Rite Aid says CVS Caremark clawed back $500 million, pushing pharmacies toward closure and sale.
Rite Aid – the national pharmacy chain in the middle of its second bankruptcy filing in two years – has filed a lawsuit against CVS Caremark, claiming that the pharmacy benefit manager fleeced it for $500 million with a “predatory” contract “scheme.”
The lawsuit lays bare the latest example of how CVS Caremark and pharmacy benefit managers in the health care chain have bullied their way into some of America’s richest companies.
CVS Caremark’s “predatory” process, as Rite Aid’s attorneys called it, is simple. Consolidate the market, push out competitors and raise prescription drug costs across the board.
Here’s how it worked, according to lawyers representing Rite Aid: CVS Caremark would bill Rite Aid pharmacies retroactively for prescriptions that had already been filled and paid for by customers.
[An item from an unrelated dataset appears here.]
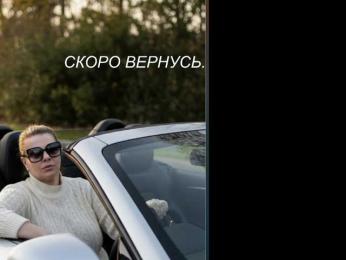 Veronika_Gold — Bongacams stream photo (Apr 2026)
The clawbacks in total were in the range of $500 million, according to Rite Aid.
CVS Caremark demanded those clawback payments in its contracts or else Rite Aid would not be allowed to fill prescriptions for CVS customers and its Medicare patients. CVS Health also provides services for Medicare.
CVS Caremark is owned by its parent company, CVS Health which also owns health insurer Aetna
So you can see how this works. If Rite Aid wanted access to patients with Aetna health care plans and on Medicare it had to play ball.
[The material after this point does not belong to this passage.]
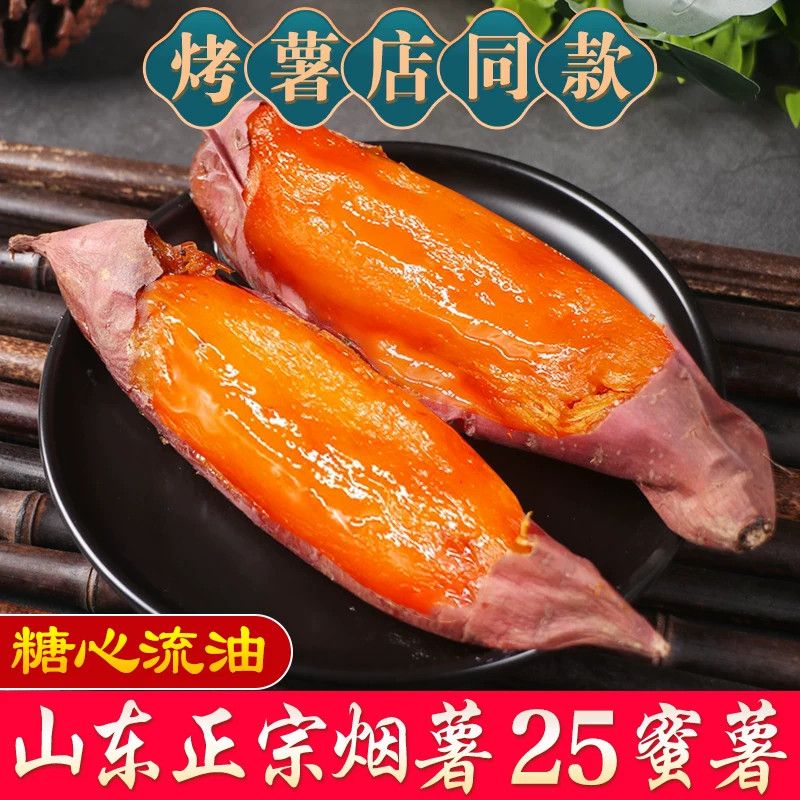 山东烟薯25号蜜薯软糯香甜地瓜番薯红薯山芋烤地瓜糖心流油批发 图片 3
Even more alarming for Rite Aid is CVS Health also operates more than 9,000 CVS retail pharmacies across the country and is a direct competitor with Rite Aid.
“CVS Caremark’s contracting practices have devastated (Rite Aid),” according to the lawsuit.
Rite Aid argues in its legal complaint that its pharmacies began struggling in the last few years because of these clawbacks. CVS would then offer to buy those struggling pharmacies and either shut them down or turn them into CVS pharmacies, according to the lawsuit.
Lawyers for Rite Aid said the company has sold or closed roughly 1,100 stores in the last three years.
Rite Aid said in court filings the reason for the selloff “was the ever-decreasing margins on prescription drugs – margins that are controlled in part by CVS Caremark, a division of Rite Aid’s largest competitor.”